Déjà, avec détermination et patience, Pillar et ses consœurs ont obtenu l’accès au comité de gestion de l’ejido, mais elles n’y ont toujours aucun droit de vote. Si elles peuvent néanmoins tenter d’influencer le comité sur les mesures de protection ou de commercialisation plus avantageuses à prendre quant à l’origan, il reste que seuls les hommes décident. Les femmes poursuivent donc leurs efforts pour avoir un poids légal dans la petite communauté maya, car il demeure très difficile d’obtenir un consensus au sujet de la gestion de l’origan.

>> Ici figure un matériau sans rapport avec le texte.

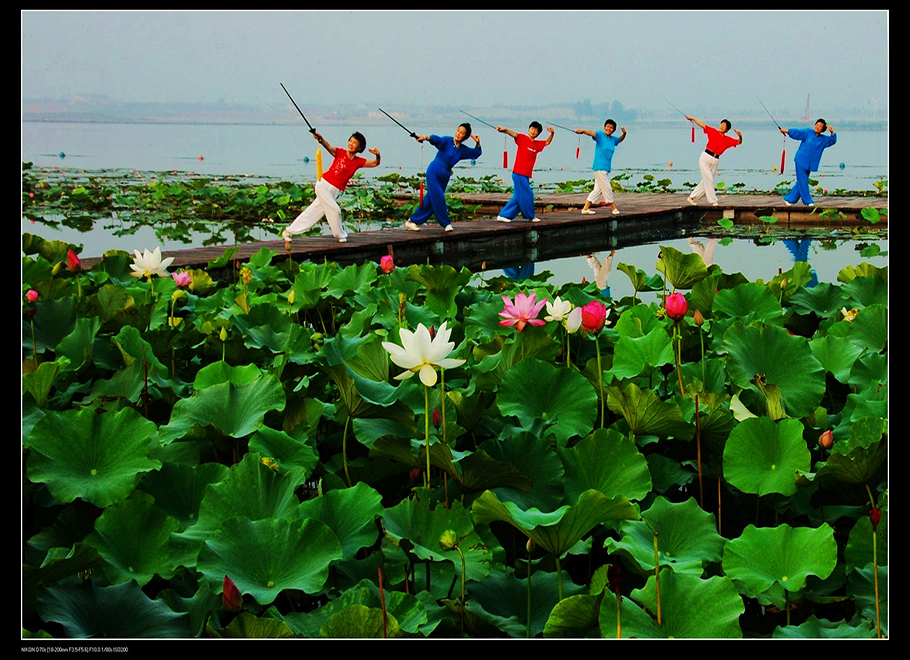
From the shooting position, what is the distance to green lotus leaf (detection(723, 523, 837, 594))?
1.18 metres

En protégeant les plants indigènes, les femmes du comité visent à conserver un patrimoine culinaire propre à leur région et, par le fait même, à préserver la nature et l’intégrité de la planète. L’origan pousse bien dans ces terres de roches et de calcaire, entouré de végétation diverse. D’année en année, les plants sont de plus en plus fournis et profitent à plusieurs familles. La forêt est bonne et généreuse si on lui en laisse la chance; les femmes de Nohuayún le savent.

À la maison, je me suis fait un jardin d’herbes que j’ai fait sécher en prévision de l’hiver. En retirant les feuilles odorantes de mes humbles bouquets d’origan même pas mexicain, j’ai pensé fort aux femmes de Nohuayún, à leur force tranquille, à leur respect pour la nature, à leur travail acharné, mais discret, à leur générosité. L’odeur de l’origan est pour moi synonyme du Yucatán, du soleil plombant et d’un groupe de femmes pour qui cette plante représente l’espoir d’une vie bonne, juste et égalitaire.